Оказывается, это ее бабушка лежала на печке. И вдруг оттуда донеслось всхлипывание, переходящее в громкий плач. Я оцепенел от стыда и ужаса.
– Моя внучка блядь, моя внучка блядь! – доносилось сквозь рыданье старушки.
– Ну ладно, хватит, хватит, бабушка! – крикнула Наташа и ушла к себе в постель.
Старушка постепенно замолкла. Я лежал ни жив ни мертв! Как я утром встречусь с ней глазами! Уйти сейчас – но идет дождь, и куда? Не буду спать, подумал я, а на рассвете, пока они спят, уйду. Приняв твердое решение не спать до рассвета, именно из-за этого твердого решения я тут же уснул. Но на рассвете в самом деле проснулся. Я тихо встал, оделся и вдруг увидел на столе кружку молока и горбушку хлеба. А вечером на столе ничего не было. Значит, Наташа поднялась раньше меня и, поняв, что я не могу увидеться с ее бабушкой, оставила мне завтрак. Милая, чуткая девушка, кто бы кроме тебя догадался обо всем этом и позаботился обо мне! Я решил, что есть хлеб в этом доме и запивать его молоком после всего, что случилось, было бы слишком нахально.

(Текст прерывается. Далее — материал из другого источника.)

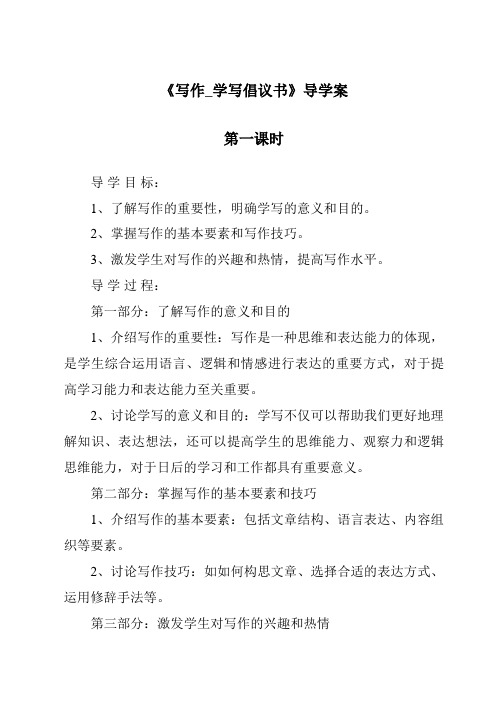 《写作_学写倡议书》导学案

第一课时

导学目标：

1、了解写作的重要性，明确学写的意义和目的。

2、掌握写作的基本要素和写作技巧。

3、激发学生对写作的兴趣和热情，提高写作水平。

导学过程：

第一部分：了解写作的意义和目的

1、介绍写作的重要性：写作是一种思维和表达能力的体现，是学生综合运用语言、逻辑和情感进行表达的重要方式，对于提高学习能力和表达能力至关重要。

2、讨论学写的意义和目的：学写不仅可以帮助我们更好地理解知识、表达想法，还可以提高学生的思维能力、观察力和逻辑思维能力，对于日后的学习和工作都具有重要意义。

第二部分：掌握写作的基本要素和技巧

1、介绍写作的基本要素：包括文章结构、语言表达、内容组织等要素。

2、讨论写作技巧：如如何构思文章、选择合适的表达方式、运用修辞手法等。

第三部分：激发学生对写作的兴趣和热情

Но одно из двух – можно! Я одним махом выпил кружку молока и, взяв с собой хлеб, съел его на улице.
Не буду говорить о том, как я добирался до Москвы. Теперь после того, что случилось ночью, я тем более не мог написать горькую правду о комсомольской работе на селе. Но и дохлая полуправда меня не устраивала. Я понял, что меня спасет только вдохновенная фантазия.
И я написал! Я написал, что в этом селе, сияющем от электричества, как Москва, хоть по ночам иголки ищи по улицам (непонятно, кто и зачем их разбрасывал), жизнь прекрасна и удивительна. Повсюду, вплоть до автопоилок на фермах, щедро льется водопроводная вода. Местные комсомолки из литературного кружка неожиданно спросили у вашего корреспондента, как понимать строчки Пушкина:
Спой мне песню, как девицаЗа водой поутру шла.Они с хохотом поинтересовались:
– Как это так? Впереди идет вода, а за нею девушка?
Возможно, это была шутка. Но даже если это была шутка – то характерная.
Каково же было мое изумление, когда я, слегка углубившись в этот вопрос, узнал, что никто из них не понимает значения слова «коромысло», они дружно назвали его иностранным словом. И тут уже было не до шуток. Правильный ответ дал только один старик. Прости, бабушка, наворачивалось у меня на язык, может быть, и ты дала бы правильный ответ, но я этого не написал.
Вина перед бабушкой не давала мне покоя и постоянно просилась в текст, куда я ее не впускал, и оттого утолить это чувство никак не мог.
Колхозные поля цветут, писал я. А бесконечная кукурузная плантация – это настоящие джунгли, готовые с головой укрыть всадника, если, конечно, ему удастся вогнать туда коня, что сомнительно. Прости, бабуля!
Я написал, что каждый кукурузный стебель держит на своей груди пять, шесть, семь початков. Я написал, что некоторые кукурузные стебли не выдерживают этой тяжести плодов и иногда опасно накреняются, но им не дают упасть мощные братские стволы рядом растущей кукурузы.